(PROBLEM 1)
Name every person mentioned by name in the news article about the Irving house, including its byline.

(PAGE EXCERPT)
Saturday, December 22, 2012

Irving house that hosted Lee Harvey Oswald is headed back to 1963

by AVI SELK / Dallas Morning News

Despite half a century of renovations, a boxy little tract house on West Fifth Street has never been able to leave its past behind.

New owners have come and gone: changed the windows, painted the bricks, built new walls. But the tourists who still gawk daily from the sidewalk will always see Ruth Paine’s house on Nov. 22, 1963 — the morning her houseguest fetched his rifle from the garage and headed into Dallas, where the president would be killed soon after.

So the house’s latest owner is embracing its past: scraping off paint, tearing down walls and replacing the fake hardwood of later eras with kitchen tile like that in Paine’s old family photos.

The city of Irving wants to restore nearly every detail of what is set to become the Paine House Museum next fall, just in time for the 50th anniversary of a suburban mother’s last encounter with Lee Harvey Oswald.

Different angle

“The story of the assassination has been told and told,” said Kevin Kendro, the city archivist heading up the project. “We want to focus on Ruth Paine — this Irving housewife living out here in the suburbs.”

The city hopes visitors will pay to walk on Paine’s restored kitchen floor, past a replica of her old telephone stand, and learn how her kindness to Oswald’s family earned her a footnote in his infamy.

Now in her 80s, living in a Quaker community in California, Paine sounds touched — if a touch puzzled — by the project.

“I’d perhaps heard that people drove by,” she said. “But I wasn’t aware there was that much interest in it.”

(SOURCE RECORDS)
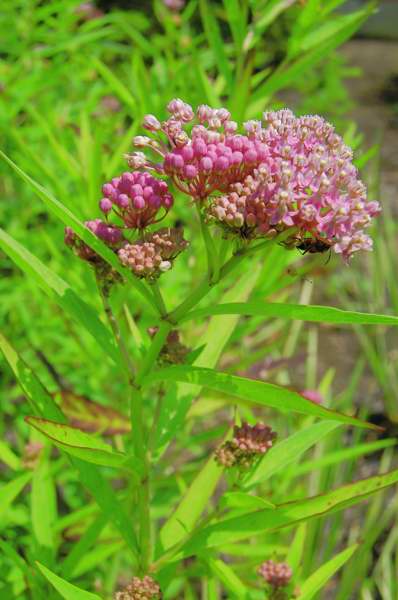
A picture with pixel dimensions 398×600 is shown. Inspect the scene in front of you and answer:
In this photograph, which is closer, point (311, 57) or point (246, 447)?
point (246, 447)

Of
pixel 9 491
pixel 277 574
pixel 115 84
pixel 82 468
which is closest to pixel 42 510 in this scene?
pixel 9 491

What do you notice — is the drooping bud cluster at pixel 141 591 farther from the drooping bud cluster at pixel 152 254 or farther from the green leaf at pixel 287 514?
the drooping bud cluster at pixel 152 254

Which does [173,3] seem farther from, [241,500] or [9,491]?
[241,500]

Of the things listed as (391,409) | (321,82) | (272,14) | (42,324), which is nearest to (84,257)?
(272,14)

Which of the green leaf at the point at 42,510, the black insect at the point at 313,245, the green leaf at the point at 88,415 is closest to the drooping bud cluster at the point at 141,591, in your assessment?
the green leaf at the point at 42,510

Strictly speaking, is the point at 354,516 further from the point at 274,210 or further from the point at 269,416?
the point at 274,210
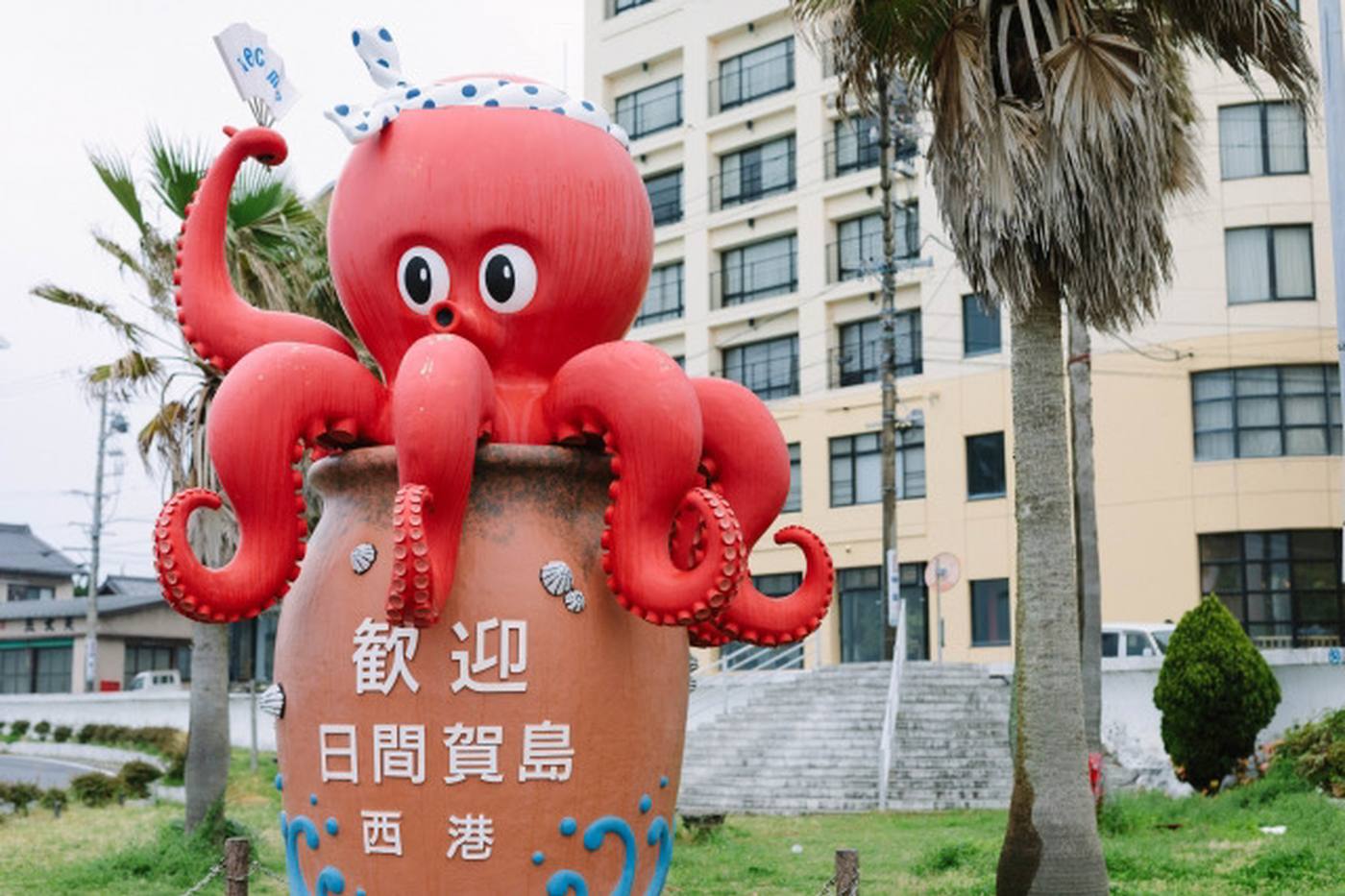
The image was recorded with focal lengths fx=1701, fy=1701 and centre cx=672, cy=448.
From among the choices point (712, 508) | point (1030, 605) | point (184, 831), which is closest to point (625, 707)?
point (712, 508)

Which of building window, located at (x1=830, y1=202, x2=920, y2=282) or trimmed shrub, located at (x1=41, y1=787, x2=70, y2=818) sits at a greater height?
building window, located at (x1=830, y1=202, x2=920, y2=282)

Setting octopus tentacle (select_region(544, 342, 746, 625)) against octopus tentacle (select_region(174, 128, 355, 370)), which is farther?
octopus tentacle (select_region(174, 128, 355, 370))

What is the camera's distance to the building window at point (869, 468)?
3719cm

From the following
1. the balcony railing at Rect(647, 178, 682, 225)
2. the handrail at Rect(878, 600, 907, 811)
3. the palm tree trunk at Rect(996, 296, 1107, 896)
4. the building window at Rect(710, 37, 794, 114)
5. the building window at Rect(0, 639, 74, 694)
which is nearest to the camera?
the palm tree trunk at Rect(996, 296, 1107, 896)

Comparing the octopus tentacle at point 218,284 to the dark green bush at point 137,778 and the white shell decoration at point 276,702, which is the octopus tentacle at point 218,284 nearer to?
the white shell decoration at point 276,702

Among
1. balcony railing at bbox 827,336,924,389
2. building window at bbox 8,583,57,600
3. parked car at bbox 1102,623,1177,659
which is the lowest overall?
parked car at bbox 1102,623,1177,659

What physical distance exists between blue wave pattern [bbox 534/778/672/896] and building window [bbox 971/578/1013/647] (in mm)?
28143

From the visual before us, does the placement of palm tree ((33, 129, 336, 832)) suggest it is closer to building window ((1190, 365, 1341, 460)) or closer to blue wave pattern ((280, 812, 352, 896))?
blue wave pattern ((280, 812, 352, 896))

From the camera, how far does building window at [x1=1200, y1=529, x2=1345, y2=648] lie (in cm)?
3134

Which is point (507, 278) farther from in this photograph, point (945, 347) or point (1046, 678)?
point (945, 347)

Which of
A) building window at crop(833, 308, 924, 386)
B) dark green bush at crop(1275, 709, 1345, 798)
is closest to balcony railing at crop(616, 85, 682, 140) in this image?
building window at crop(833, 308, 924, 386)

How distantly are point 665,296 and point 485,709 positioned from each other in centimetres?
3703

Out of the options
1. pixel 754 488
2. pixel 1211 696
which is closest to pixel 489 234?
pixel 754 488

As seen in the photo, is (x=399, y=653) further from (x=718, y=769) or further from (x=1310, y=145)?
(x=1310, y=145)
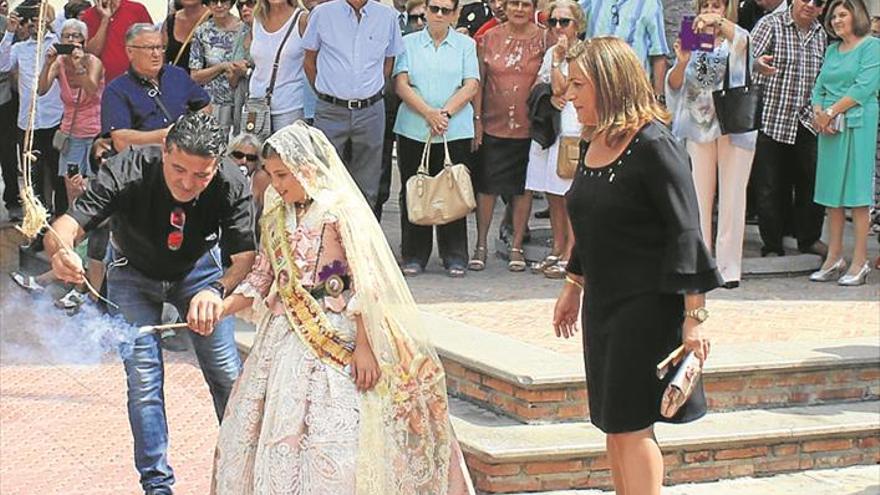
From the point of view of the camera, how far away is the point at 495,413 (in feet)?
25.6

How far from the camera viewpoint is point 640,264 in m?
5.66

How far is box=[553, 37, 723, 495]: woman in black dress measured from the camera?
5574mm

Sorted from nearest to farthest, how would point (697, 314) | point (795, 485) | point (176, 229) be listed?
point (697, 314), point (176, 229), point (795, 485)

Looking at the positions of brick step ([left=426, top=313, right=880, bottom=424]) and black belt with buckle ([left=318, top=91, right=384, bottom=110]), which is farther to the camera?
black belt with buckle ([left=318, top=91, right=384, bottom=110])

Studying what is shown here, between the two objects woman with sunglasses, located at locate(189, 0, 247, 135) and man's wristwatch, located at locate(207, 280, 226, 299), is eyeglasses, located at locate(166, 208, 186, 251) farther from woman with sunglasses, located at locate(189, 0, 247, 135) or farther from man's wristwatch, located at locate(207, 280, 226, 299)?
woman with sunglasses, located at locate(189, 0, 247, 135)

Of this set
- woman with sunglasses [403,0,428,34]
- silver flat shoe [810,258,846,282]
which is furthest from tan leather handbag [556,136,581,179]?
woman with sunglasses [403,0,428,34]

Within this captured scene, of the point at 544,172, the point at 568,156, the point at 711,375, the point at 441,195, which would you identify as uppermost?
the point at 568,156

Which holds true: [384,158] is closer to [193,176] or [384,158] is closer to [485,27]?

(PROBLEM 2)
Copy out the records verbatim from the line containing "Within this captured" through the end of the records.

(TASK RESPONSE 1)
Avi Selk, Ruth Paine, Lee Harvey Oswald, Kevin Kendro

(TASK RESPONSE 2)
Within this captured scene, of the point at 544,172, the point at 568,156, the point at 711,375, the point at 441,195, which would you identify as uppermost?
the point at 568,156

Which holds true: [384,158] is closer to [193,176] or [384,158] is closer to [485,27]?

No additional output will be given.